Outler also sees a “distinctive Methodist emphasis in evangelism… The gist of sin is man’s false perception of God’s wrath, or of his mercy, or of his absence. The sinner supposes himself either able to save himself (which is false) or else as hopelessly lost (which is also false). The transit from the death of sin to the life of faith is made possible by the disclosure, in Christ, of God’s accepting, reconciling, love.” It is in this light that the believer can recognize himself as made in the image of God. “Wesley believed in original sin but as a tragic malignancy rather than the actual destruction of the imago Dei [image of God] in the sinner.” Prevenient grace is always available – the Spirit, the unmerited grace, is there before us. This means that the job of the evangelist, in Wesleyan thought, “is less that of imparting truth that would otherwise remain unknown than of stirring up the human spirit, of awakening faith… This is why pure doctrine… is less important in effecting the hearing of faith than loving witness is.”

Outler says (and explains in greater detail) that the “main motifs of the… evangel run an impressive parallel to the first principles of the Christian life as a whole:”

  1. “The prime motive of the Christian life is gratitude, our deep thankfulness and appreciation for all of God’s providence and bounty…” summed up in the life and mission of Jesus.
  2. “The prime certainty of Christian faith and life is that God was – and is – in Christ…” reconciling the universe.
  3. The prime dynamic of the Christian faith is the vital energy of the Holy Spirit in every human heart… [and] the church.”

··········

#### Exercise objective:
Extend the passage on Outler's account of Wesleyan evangelism, picking up after its last sentence. The listing that comes after this passage has no connection to it.

#### Recorded information:
··········

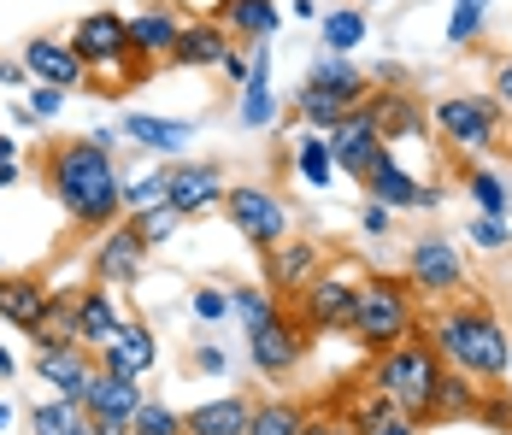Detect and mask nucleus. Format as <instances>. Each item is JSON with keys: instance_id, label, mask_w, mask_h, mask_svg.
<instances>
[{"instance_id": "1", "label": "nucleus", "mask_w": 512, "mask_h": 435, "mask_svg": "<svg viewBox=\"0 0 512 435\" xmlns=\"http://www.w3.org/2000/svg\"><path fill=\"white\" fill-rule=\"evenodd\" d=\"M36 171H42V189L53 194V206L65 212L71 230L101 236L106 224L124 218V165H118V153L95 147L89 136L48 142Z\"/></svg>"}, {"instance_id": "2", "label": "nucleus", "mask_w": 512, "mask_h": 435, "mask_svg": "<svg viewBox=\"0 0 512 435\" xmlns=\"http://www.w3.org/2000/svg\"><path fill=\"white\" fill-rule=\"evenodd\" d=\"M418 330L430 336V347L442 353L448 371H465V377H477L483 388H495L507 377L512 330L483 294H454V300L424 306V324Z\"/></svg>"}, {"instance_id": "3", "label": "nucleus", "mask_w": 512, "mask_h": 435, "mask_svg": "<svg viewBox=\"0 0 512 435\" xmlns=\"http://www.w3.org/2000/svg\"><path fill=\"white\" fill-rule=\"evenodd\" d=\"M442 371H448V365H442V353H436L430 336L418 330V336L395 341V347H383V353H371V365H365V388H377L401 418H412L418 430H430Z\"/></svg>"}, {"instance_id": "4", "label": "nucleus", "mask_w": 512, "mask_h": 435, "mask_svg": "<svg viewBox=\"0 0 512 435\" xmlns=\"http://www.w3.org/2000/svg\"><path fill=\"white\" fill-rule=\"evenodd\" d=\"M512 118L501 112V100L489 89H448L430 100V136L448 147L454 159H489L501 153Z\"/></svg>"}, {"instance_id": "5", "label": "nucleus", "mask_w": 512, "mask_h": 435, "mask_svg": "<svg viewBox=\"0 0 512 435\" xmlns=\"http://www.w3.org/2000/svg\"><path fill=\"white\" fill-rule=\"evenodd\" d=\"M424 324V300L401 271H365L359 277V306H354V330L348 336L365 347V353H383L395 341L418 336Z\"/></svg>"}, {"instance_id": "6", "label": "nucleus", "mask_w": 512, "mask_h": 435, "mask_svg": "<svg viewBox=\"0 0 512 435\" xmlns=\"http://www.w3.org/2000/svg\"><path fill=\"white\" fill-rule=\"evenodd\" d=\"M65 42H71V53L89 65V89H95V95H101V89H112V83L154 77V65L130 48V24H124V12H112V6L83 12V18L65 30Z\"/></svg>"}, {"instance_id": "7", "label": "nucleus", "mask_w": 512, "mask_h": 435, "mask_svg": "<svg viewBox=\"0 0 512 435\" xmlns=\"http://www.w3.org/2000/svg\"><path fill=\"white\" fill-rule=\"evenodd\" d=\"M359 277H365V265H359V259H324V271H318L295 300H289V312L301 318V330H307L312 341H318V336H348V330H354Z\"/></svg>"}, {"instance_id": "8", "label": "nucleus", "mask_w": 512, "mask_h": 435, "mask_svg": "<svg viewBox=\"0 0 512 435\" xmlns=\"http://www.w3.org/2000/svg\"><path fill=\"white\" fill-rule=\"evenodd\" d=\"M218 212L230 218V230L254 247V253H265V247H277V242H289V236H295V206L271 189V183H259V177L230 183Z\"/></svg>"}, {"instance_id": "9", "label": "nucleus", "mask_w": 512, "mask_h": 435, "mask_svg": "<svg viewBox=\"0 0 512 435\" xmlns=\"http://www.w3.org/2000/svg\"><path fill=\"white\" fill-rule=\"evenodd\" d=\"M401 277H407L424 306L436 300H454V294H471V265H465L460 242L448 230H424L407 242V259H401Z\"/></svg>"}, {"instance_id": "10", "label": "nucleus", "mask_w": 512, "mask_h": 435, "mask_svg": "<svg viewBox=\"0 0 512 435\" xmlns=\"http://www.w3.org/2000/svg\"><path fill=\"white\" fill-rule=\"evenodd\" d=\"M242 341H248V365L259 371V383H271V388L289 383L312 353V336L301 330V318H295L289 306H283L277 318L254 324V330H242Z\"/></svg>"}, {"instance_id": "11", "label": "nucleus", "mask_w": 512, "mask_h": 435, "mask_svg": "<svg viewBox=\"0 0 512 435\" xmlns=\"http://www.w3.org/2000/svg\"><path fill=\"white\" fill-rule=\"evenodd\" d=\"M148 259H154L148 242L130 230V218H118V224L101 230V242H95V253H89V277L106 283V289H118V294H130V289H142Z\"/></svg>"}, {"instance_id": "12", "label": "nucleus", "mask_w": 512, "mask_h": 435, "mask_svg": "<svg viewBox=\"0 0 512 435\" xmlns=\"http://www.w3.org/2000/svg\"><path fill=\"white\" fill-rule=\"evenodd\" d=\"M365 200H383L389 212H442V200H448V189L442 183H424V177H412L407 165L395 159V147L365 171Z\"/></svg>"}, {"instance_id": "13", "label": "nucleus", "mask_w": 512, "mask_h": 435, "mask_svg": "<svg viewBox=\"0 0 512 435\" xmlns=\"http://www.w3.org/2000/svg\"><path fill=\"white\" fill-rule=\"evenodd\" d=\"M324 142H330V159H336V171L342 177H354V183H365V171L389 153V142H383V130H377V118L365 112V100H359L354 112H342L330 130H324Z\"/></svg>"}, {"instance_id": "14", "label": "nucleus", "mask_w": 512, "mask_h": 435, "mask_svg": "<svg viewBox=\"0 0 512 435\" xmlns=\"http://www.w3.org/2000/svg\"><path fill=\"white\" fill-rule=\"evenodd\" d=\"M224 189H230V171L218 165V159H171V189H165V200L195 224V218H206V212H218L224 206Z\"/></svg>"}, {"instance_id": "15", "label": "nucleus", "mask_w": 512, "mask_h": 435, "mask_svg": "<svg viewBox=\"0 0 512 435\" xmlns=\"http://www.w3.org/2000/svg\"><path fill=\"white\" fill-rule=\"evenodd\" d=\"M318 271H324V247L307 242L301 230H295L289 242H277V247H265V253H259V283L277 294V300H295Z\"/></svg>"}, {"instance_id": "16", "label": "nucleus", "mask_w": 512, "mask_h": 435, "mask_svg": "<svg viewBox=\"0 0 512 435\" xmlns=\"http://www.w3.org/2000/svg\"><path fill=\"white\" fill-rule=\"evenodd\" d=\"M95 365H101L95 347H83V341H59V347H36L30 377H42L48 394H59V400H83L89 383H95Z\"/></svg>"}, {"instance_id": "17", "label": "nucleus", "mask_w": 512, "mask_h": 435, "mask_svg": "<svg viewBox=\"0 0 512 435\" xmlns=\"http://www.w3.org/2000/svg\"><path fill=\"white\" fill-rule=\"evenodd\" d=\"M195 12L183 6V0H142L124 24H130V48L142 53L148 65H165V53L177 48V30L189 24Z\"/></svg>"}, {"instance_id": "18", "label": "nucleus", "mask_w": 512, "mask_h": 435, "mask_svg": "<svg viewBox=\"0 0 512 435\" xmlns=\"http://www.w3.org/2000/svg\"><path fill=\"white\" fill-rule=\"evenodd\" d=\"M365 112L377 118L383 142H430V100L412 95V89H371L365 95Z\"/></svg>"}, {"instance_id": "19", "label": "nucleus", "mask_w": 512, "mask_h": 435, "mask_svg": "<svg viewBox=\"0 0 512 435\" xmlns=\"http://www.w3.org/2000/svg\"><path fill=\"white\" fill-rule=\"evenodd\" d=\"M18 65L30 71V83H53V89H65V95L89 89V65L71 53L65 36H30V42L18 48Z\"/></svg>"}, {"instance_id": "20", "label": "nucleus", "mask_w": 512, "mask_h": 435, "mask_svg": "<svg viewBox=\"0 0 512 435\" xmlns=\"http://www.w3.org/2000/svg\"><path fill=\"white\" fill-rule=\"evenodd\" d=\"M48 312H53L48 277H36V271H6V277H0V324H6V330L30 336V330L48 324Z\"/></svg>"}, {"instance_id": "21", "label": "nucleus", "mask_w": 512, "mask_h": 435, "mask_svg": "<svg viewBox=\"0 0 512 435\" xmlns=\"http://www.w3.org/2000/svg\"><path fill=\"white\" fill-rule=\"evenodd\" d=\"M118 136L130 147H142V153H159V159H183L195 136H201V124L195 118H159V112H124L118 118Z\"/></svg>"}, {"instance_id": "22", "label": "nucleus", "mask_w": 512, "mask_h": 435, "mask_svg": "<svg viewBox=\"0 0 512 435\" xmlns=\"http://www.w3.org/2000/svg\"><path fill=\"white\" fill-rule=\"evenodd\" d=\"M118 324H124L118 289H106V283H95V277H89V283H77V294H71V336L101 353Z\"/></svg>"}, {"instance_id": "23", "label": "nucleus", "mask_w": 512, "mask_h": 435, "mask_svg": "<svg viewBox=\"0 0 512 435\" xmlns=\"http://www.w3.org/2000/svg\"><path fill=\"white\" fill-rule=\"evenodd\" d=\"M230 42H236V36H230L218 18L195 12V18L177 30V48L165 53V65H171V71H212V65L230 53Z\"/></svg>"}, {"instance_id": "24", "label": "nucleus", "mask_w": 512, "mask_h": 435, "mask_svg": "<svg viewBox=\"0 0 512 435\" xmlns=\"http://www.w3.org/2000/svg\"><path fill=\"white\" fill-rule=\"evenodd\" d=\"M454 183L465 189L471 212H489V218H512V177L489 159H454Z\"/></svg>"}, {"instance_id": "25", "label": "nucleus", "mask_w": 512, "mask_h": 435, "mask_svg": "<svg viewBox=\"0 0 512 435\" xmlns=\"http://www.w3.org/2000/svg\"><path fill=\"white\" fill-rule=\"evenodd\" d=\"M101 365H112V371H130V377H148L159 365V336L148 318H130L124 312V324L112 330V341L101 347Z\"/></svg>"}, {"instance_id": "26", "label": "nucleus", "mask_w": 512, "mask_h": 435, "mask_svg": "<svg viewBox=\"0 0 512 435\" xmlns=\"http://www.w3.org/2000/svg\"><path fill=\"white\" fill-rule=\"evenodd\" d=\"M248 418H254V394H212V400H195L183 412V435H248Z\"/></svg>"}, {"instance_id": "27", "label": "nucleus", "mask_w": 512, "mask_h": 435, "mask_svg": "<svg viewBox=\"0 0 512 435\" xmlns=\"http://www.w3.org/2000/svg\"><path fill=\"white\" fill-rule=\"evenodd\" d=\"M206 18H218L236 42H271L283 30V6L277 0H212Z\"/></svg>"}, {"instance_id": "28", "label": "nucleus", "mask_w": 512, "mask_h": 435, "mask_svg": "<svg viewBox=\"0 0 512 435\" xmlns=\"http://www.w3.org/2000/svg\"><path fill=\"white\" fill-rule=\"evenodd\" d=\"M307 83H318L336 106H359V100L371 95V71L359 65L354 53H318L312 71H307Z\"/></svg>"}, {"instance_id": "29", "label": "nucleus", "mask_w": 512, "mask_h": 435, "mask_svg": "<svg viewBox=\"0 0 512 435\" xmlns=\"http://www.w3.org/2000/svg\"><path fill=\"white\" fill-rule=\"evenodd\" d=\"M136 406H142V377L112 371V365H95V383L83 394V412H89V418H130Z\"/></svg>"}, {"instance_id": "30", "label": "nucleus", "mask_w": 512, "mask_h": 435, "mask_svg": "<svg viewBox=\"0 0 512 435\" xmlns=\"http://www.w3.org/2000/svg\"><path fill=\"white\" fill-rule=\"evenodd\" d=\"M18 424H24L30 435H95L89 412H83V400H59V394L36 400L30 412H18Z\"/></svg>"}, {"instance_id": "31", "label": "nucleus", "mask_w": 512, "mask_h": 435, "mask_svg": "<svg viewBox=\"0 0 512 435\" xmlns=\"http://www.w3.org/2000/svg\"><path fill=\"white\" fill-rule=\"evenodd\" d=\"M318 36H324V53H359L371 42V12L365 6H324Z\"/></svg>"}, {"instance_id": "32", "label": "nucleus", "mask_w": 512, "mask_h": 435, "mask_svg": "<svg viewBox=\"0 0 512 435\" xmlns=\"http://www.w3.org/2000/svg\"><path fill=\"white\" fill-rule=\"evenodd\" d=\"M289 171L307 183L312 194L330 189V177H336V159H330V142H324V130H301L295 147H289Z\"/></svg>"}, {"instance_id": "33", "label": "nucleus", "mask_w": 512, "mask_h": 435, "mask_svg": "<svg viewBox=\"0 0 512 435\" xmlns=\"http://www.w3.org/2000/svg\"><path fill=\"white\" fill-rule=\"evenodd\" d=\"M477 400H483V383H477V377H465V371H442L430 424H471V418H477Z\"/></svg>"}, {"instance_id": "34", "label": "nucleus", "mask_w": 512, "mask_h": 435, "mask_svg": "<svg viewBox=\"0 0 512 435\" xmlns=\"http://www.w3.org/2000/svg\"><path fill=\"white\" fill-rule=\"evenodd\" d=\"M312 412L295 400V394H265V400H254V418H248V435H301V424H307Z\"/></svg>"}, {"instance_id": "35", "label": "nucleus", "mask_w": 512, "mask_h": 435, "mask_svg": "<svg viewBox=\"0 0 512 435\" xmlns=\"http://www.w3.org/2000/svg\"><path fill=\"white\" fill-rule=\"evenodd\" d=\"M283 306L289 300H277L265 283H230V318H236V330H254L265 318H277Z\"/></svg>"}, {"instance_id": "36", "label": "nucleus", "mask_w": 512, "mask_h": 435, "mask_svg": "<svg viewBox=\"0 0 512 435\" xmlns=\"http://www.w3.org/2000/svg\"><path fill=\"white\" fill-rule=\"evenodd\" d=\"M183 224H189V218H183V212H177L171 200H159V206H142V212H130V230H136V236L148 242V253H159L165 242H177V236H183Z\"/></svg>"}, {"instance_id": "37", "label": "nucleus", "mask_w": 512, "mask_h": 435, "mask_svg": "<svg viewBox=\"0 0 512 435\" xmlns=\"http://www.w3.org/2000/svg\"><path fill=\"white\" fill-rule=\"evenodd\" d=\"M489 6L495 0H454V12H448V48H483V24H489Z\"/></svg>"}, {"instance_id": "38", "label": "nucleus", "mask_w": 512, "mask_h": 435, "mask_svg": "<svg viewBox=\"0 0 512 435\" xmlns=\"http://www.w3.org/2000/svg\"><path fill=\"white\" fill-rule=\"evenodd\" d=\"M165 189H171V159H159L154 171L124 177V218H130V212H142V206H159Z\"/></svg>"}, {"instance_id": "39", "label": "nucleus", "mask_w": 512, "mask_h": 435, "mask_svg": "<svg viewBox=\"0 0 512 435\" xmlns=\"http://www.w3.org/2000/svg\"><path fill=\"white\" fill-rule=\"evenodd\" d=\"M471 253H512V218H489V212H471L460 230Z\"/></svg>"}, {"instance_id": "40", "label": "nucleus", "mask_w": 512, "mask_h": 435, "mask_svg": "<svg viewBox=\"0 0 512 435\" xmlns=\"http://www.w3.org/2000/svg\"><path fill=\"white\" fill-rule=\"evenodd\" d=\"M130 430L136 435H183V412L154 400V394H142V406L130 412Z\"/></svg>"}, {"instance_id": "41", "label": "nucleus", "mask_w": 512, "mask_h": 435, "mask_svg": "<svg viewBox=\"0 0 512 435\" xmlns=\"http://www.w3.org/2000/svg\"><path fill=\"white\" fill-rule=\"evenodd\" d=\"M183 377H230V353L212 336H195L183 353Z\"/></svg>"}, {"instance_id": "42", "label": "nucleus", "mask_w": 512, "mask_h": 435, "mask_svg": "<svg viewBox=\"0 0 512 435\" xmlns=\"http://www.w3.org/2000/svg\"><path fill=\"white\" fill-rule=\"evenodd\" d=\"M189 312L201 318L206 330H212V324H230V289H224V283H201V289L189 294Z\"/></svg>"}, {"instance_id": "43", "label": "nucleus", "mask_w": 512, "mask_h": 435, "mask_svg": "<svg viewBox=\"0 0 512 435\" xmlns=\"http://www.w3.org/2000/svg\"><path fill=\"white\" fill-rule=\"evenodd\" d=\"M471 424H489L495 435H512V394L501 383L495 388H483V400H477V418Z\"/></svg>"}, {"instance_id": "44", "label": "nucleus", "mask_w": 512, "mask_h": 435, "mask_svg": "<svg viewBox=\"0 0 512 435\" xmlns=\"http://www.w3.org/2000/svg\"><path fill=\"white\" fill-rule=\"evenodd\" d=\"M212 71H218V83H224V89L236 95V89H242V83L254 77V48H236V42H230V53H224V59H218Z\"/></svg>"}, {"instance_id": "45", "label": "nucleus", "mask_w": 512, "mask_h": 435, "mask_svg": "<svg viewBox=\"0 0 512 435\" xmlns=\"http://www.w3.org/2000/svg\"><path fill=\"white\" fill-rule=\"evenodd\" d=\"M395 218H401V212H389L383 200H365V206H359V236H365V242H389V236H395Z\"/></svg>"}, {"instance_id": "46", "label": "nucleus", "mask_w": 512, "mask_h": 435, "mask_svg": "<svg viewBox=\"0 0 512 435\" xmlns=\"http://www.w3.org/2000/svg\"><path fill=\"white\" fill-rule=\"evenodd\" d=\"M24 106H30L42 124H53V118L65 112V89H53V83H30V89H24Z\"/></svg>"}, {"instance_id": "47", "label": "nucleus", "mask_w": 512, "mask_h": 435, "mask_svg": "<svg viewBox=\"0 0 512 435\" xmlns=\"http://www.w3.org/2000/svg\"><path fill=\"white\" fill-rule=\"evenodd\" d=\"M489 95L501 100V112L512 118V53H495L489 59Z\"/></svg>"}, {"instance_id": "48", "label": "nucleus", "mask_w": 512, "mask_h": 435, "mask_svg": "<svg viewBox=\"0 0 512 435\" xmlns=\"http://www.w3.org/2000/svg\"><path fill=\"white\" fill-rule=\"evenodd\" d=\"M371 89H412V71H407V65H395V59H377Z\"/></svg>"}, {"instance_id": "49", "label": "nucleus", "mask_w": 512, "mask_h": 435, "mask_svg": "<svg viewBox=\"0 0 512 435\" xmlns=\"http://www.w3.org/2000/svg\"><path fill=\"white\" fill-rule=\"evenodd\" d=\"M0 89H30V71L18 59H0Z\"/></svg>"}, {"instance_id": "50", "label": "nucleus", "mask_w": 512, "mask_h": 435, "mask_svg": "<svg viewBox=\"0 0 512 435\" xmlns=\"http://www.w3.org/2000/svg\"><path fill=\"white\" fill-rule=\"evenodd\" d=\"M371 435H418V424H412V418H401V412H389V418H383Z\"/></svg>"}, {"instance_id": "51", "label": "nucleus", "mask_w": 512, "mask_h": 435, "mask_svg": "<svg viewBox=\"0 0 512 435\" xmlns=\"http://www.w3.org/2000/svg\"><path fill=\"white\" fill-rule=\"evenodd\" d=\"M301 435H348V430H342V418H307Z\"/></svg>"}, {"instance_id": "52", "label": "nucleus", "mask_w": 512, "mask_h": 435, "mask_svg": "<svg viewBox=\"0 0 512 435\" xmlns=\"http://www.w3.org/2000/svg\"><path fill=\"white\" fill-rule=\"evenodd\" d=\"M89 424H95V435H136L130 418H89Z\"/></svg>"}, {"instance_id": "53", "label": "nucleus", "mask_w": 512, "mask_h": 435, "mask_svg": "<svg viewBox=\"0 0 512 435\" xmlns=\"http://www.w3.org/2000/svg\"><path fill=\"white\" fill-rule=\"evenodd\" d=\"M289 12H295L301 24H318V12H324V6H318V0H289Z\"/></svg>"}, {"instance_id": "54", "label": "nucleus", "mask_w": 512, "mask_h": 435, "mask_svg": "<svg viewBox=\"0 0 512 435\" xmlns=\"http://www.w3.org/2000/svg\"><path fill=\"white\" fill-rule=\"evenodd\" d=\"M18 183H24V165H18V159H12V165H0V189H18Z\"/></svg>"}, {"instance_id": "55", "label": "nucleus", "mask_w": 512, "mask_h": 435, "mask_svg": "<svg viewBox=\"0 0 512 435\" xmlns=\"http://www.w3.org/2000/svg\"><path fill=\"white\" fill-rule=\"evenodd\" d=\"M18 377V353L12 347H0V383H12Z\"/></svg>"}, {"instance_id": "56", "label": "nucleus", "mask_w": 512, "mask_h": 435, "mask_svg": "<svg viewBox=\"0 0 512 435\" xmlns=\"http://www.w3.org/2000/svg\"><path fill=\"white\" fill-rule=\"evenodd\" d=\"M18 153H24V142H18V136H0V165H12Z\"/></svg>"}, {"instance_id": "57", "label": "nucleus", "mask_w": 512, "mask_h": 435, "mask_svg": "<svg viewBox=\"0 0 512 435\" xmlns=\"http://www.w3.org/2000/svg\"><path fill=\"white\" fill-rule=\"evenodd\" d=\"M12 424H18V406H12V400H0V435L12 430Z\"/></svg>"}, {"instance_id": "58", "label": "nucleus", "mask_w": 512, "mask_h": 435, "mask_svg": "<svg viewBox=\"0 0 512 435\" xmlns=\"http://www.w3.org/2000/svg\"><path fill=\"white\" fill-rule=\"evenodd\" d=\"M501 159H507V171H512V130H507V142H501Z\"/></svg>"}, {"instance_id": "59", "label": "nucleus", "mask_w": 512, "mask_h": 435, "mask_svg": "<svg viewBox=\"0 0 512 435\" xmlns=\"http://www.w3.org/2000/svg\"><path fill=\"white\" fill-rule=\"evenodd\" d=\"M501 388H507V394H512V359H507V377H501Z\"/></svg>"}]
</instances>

··········

#### Task response:
  4. The prime and constant end of the Christian life is the actualization in feeling and act of God’s righteous rule in the human community… the kingdom of God.” Here Outler throws in a but: “The Bible never falls into the utopian subjunctive. It says, rather, that God’s kingdom is ‘at hand,’ that God’s reign in righteousness, peace and joy is a present, live, possibility – not by coercion, or imposition but by repentance, conversion, obedience.”
  5. “Finally, the principle means in the Christian life for measuring up to God’s expecting love is God’s grace.” Here Outler explains Wesley’s phrase “the means of grace,” referring to activities which help us discover God’s presence and active personal love.

Outler recognizes that the newly converted easily “sink into a spiritual slump” after becoming involved in church, “not a healthy setting for a newborn Christian,” where “nominal Christianity” reigns, where church is possibly “just another voluntary, cultural association.” Wesley understood that becoming a mature Christian involved long-term nurture and re-awakening. Outler writes that evangelistic mission to its own nominal Christians – to the church herself – is as vital as awakening the Holy Spirit in the unchurched.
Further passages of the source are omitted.